Tejori Lotor
Only the bright future lays ahead...

When Tejori finally ventured out, it took her an hour to get her door open. The sand was piled so high and packed so hard against it that she could move it only by centimetres at first. With each push, more of the desert rushed into her home. When she finally did have the door open, she had to spend another hour cleaning up, but that was mostly because she was working very slowly. Every time she bent and straightened up again, the lightheadedness would return and she would have to stop and steady herself with a hand on the wall.
The sun was hot and mean when she finally emerged. Miraculously, her speeder had been spared the worst of the storm. She dusted it off, checked the power, started the engine, and was pleasantly surprised when it responded without hesitation. She then closed up, mounted her speeder, and took the drive into the graveyard. She went slowly, mindful that she wasn't at her best.
The graveyard wasn't, strictly speaking, just one area but a vast expanse, and you could go for kilometres without seeing signs of anything, then crest some high dune and suddenly find yourself looking down at a field of wreckage. The storm had done more than reveal new finds, however; it had changed the terrain, reshaped the desert — as it so often did and it was a while before she realised how far out she'd gone, how long she'd been riding.
She stopped. Maybe two hours of daylight left, she calculated, and she'd need most of that to get back home. The temperature plummeted at night, got as cold as it could be hot during the day. And then there were the predators — most of which were nocturnal. Getting caught in the dark wouldn't be good.
She'd lost the day, but her mind was ticking over. If she found somewhere here to hold up for the night, she’d get an early start in the morning. She shut down the speeder, dismounted and climbed the nearest and tallest ship for a better view.
The metal, hot from a day in the sun, burned under her hands as she climbed. She used the edges of her wrap as makeshift gloves, but still the heat seeped through. There were more handholds and footholds than it had at first seemed, and she ascended quickly, focusing on what she was doing rather than what was above or quickly growing farther away below. Finally she stopped, then wedged herself into a gap where she could almost sit. It wasn't comfortable, but it was secure, at least for the moment.
The view was amazing. She'd climbed maybe a hundred metres, maybe higher, she thought. Looking back the direction she'd come, she could just make out what she guessed was Jaken, shimmering and distorted in the heat haze. Between her and the town stretched the majority of the known graveyard, the edge marked by the dead Destroyer, and from there even that appeared small. Tejori shifted her weight to the side and pulled her macrobinoculars from her satchel. Only one of the lenses worked, so it was more a macromonocular, she figured, but it worked all the same. She brought it to her eyes and scanned the desert spread out before her.

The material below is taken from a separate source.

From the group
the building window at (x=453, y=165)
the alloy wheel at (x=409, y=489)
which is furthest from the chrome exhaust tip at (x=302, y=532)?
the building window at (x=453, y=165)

There were a couple of Teedos on the horizon, the range finder on the macros telling her they were over fifty kilometres out. They were walking their luggabeasts instead of riding them, which meant they'd been out on a long search and were returning home. She swept her gaze to the left, over the featureless desert. It was disappointing. There was nothing new to see, and the few wrecks she knew to be out that way were gone now, eaten once more by the desert.
Something dug at her vision, a flash-metal or glass — just for an instant, and Tejori swung her view back, slower, and felt her heartbeat quickening. She forced herself to look slowly and tried to retrace the path her eyes had taken, but it took genuine willpower to do it. The sun was dropping, and Tejori knew that whatever the light had caught, it had been a case of right place, right time; in minutes, perhaps even seconds, the sun would drop even lower, and what had been revealed might vanish forever.
She saw it again — the flare of sunlight glinting off exposed metal — and she refocused the macros and pulled out. What she found nearly made her fall off her perch.
It was a ship.
Tejori lowered the macros. She checked the sun again. By the time she climbed down, she'd have just enough time to make it back home before darkness fell. If she pushed to the wreck she would make it with daylight left, but there'd be no way to get back to her home before the desert turned cold and dangerous with nightfall and everything that came with it. She could leave it for tomorrow, head out at dawn, and hope that she would be able to find the wreck again and that nobody else would discover it before she could claim it.
It was those last two unknowns that made her decision: the fear that she would never be able to find it again and that someone would steal it from her.
She stuffed the macros back in her satchel and began the long climb down.